| INSTRUCTION 1 |
Return the part of the passage on Newton and empiricism from "Induction and Deduction" to "of scientific work.", copied exactly.
Start DOCUMENT EXCERPT
All that said, an empiricist tradition can be said to go all the way back to Aristotle and even before him. After all, the ancient Greek philosopher did believe (or state) that “there is nothing in the intellect which was not first in the senses”.

Phenomena First

Isaac Newton stressed that scientists should observe what he called “phenomena”. (It’s hard to imagine many scientists — or even philosophers — not doing so.)

For example, Newton argued (as did Aristotle before him) that a scientist (or a natural philosopher) should carefully examine the world around him. In Newton’s own words:

“[A]lthough the arguing from Experiments and Observations by Induction be no Demonstration of general Conclusions, yet it is the best way of arguing which the Nature of Things admits of.”

It can be seen that Newton wasn’t a naive (or absolute) empiricist. In other words, he never believed it was literally all about “experiments and observations”. Yet, arguably, very few scientists — or even philosophers — have ever thought that way in any case. In Newton’s own example, then, he did say that he was arguing “from” experiments and observations. That is, he didn’t say that experiments and observations were the beginning and the end of all science. So Newton’s science was certainly no mere (as the phrase has it) “cataloguing of observations” either.

Still, Newton not being an absolute empiricist doesn’t mean that he wasn’t an empiricist at all.

Technically, Newton’s “conclusions” came from his experiments and observations. Thus, his conclusions weren’t merely (or exclusively) statements about the his actual experiments and observations. This also meant that any moves from experiments and observations to conclusions weren’t determinate or necessary. And that also had the consequence that Newton’s own experiments and observations (indeed all experiments and observations) could have led to different conclusions. Indeed, Newton was well aware of that.

Induction and Deduction

Newton believed that scientific processes must be kept in check in two ways:

(1) Inductive evidence must provide the groundwork of scientific work.
End DOCUMENT EXCERPT
Start TASK DATA
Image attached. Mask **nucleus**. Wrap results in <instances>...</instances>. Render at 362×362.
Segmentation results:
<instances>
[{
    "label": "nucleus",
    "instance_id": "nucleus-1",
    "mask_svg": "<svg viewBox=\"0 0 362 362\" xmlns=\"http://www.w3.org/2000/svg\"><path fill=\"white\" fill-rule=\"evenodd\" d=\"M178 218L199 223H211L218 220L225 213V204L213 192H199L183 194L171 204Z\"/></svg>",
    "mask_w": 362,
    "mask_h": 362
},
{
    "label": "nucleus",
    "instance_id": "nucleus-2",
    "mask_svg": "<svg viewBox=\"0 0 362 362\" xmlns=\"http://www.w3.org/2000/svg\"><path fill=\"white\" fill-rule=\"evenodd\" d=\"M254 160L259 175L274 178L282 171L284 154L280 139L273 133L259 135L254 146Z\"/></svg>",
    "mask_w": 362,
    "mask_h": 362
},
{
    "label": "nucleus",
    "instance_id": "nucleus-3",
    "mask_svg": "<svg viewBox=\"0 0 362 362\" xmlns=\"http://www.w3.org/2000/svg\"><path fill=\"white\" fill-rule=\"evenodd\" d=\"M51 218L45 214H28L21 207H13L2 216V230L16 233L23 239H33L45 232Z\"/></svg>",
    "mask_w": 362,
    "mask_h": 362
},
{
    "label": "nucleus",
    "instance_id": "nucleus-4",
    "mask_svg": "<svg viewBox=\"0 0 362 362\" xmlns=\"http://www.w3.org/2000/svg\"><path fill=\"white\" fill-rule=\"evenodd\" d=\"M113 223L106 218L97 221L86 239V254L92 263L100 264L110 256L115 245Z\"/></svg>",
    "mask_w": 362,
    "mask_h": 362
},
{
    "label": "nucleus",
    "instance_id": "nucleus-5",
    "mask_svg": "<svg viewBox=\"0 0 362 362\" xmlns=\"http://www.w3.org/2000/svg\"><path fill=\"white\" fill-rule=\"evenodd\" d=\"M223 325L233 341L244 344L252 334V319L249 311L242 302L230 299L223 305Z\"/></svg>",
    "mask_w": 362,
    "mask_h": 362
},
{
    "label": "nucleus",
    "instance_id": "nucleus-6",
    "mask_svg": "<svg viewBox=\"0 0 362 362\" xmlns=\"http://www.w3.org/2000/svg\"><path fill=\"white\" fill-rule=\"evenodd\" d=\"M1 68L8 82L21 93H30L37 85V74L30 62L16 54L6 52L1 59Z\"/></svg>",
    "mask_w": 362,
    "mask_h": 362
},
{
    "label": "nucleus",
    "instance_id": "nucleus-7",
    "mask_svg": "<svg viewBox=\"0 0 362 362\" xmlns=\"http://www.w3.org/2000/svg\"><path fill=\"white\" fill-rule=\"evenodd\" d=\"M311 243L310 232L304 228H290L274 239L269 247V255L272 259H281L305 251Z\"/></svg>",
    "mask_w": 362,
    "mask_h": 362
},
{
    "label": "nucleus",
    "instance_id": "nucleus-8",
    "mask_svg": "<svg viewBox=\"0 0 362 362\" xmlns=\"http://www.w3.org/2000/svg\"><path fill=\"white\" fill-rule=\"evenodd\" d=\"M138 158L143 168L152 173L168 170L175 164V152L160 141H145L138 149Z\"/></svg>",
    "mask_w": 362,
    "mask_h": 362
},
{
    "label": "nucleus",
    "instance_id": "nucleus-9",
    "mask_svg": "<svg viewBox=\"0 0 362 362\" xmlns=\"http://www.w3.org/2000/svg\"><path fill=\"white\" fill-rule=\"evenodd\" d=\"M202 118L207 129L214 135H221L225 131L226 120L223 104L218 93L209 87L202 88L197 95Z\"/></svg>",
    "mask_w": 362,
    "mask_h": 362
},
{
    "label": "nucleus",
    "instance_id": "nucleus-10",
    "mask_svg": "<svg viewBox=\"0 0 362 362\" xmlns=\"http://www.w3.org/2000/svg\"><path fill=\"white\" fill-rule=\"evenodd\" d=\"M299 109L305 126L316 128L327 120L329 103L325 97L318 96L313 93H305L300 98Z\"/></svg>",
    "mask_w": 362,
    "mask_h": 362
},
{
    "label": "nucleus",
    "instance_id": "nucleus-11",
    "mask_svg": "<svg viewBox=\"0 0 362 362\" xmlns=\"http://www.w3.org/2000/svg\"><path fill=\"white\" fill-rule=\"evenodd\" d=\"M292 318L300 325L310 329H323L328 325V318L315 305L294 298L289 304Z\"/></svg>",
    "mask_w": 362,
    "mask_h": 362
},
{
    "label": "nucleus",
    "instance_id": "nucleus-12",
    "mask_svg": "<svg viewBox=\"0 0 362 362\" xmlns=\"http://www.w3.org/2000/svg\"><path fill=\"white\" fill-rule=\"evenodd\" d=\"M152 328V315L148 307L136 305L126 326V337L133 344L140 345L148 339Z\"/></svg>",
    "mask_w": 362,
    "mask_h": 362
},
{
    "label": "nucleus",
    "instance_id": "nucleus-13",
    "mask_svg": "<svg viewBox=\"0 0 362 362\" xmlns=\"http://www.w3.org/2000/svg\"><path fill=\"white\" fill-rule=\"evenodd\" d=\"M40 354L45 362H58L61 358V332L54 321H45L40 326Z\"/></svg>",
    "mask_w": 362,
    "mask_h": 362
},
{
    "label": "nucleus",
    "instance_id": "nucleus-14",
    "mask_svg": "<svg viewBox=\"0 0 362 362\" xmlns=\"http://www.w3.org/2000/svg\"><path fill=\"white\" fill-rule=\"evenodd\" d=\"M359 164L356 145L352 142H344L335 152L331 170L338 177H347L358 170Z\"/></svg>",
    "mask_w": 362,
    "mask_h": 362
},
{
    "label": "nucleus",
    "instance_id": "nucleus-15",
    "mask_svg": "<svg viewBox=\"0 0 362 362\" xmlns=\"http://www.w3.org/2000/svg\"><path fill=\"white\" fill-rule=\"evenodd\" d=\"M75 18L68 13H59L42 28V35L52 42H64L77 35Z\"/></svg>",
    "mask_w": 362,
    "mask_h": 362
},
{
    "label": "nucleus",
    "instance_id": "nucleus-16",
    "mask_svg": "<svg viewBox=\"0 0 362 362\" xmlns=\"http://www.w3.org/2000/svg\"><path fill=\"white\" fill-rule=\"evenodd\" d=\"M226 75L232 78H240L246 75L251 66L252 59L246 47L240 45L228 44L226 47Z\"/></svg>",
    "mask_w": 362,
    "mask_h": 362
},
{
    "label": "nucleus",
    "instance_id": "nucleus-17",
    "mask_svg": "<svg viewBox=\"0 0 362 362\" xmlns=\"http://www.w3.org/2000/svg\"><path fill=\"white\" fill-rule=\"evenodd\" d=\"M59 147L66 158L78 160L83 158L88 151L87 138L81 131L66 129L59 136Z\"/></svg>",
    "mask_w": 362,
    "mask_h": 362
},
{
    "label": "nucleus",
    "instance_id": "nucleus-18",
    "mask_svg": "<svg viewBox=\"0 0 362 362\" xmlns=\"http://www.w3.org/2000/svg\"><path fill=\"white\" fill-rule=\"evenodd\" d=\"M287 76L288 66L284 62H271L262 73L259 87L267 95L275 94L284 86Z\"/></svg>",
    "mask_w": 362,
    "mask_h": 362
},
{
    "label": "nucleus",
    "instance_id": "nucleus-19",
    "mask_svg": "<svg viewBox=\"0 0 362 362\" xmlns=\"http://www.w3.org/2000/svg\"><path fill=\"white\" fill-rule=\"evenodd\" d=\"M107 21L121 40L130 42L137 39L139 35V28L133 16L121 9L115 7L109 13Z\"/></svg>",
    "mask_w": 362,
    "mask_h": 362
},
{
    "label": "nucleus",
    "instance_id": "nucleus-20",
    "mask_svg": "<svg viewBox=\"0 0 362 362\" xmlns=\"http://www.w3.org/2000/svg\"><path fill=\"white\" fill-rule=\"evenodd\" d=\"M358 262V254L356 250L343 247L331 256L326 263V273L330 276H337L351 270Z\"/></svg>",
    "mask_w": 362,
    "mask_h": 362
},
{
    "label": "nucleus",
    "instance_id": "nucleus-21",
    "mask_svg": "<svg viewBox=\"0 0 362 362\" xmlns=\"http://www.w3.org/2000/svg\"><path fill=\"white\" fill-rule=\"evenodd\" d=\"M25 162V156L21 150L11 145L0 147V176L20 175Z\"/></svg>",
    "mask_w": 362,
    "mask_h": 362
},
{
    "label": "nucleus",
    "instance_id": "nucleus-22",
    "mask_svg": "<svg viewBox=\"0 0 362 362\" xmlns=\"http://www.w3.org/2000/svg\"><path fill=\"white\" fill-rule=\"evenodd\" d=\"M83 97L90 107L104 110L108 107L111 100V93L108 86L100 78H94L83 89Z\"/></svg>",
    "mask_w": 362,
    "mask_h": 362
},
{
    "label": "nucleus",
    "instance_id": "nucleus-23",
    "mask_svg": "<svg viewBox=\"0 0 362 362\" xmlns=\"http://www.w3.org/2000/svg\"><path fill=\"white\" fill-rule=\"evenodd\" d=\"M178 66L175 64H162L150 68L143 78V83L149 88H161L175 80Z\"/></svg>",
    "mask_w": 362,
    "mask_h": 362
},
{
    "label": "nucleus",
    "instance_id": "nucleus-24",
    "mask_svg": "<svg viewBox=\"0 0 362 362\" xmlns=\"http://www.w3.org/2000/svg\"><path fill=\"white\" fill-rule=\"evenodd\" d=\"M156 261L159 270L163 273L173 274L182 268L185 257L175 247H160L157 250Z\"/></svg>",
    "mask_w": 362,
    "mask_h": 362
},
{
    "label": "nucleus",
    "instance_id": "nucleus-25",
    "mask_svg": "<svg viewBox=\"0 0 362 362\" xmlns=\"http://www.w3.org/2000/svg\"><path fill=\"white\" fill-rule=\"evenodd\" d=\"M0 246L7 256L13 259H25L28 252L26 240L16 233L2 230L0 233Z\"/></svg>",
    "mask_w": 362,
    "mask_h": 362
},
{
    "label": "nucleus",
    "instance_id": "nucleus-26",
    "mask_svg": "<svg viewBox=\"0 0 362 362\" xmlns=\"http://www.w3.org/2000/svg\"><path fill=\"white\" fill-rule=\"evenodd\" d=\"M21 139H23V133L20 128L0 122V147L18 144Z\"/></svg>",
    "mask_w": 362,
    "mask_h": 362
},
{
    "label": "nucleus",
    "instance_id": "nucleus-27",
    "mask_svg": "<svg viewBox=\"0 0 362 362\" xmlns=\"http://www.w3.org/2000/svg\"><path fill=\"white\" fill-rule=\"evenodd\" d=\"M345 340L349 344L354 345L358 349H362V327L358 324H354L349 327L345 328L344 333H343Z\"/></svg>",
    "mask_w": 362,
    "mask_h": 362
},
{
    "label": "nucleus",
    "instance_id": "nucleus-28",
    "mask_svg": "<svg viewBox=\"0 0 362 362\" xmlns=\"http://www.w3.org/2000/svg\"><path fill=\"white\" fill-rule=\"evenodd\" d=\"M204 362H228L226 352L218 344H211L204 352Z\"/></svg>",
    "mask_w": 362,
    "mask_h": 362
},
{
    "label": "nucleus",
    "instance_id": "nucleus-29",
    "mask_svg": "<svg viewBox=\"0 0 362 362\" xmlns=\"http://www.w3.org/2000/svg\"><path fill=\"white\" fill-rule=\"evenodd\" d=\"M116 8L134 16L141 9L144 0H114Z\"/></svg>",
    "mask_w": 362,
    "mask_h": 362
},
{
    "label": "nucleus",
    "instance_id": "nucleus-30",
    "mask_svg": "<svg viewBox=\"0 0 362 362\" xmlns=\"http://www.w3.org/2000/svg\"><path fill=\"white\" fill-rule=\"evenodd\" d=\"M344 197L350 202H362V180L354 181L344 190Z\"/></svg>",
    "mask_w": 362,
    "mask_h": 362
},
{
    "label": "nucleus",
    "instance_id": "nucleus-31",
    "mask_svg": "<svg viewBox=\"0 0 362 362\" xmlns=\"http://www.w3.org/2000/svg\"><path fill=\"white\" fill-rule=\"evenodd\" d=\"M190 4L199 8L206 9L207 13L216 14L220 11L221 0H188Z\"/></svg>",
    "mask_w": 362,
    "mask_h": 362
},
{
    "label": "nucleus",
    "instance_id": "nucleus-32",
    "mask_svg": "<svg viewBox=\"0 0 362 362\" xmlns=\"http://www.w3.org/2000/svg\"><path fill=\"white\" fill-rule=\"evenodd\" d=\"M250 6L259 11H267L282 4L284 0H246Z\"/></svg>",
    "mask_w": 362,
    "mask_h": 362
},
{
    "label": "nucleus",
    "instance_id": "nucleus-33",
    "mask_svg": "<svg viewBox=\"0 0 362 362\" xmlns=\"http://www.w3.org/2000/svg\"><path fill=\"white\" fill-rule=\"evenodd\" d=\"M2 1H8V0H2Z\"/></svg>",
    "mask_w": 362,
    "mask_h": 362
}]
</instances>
End TASK DATA
| INSTRUCTION 2 |
Retype the records exactly, from their first line to the line with "218L199 223H211L218 220L225", including both of those lines and nothing else.

| REPLY 1 |
Induction and Deduction

Newton believed that scientific processes must be kept in check in two ways:

(1) Inductive evidence must provide the groundwork of scientific work.

| REPLY 2 |
Image attached. Mask **nucleus**. Wrap results in <instances>...</instances>. Render at 362×362.
Segmentation results:
<instances>
[{
    "label": "nucleus",
    "instance_id": "nucleus-1",
    "mask_svg": "<svg viewBox=\"0 0 362 362\" xmlns=\"http://www.w3.org/2000/svg\"><path fill=\"white\" fill-rule=\"evenodd\" d=\"M178 218L199 223H211L218 220L225 213V204L213 192H199L183 194L171 204Z\"/></svg>",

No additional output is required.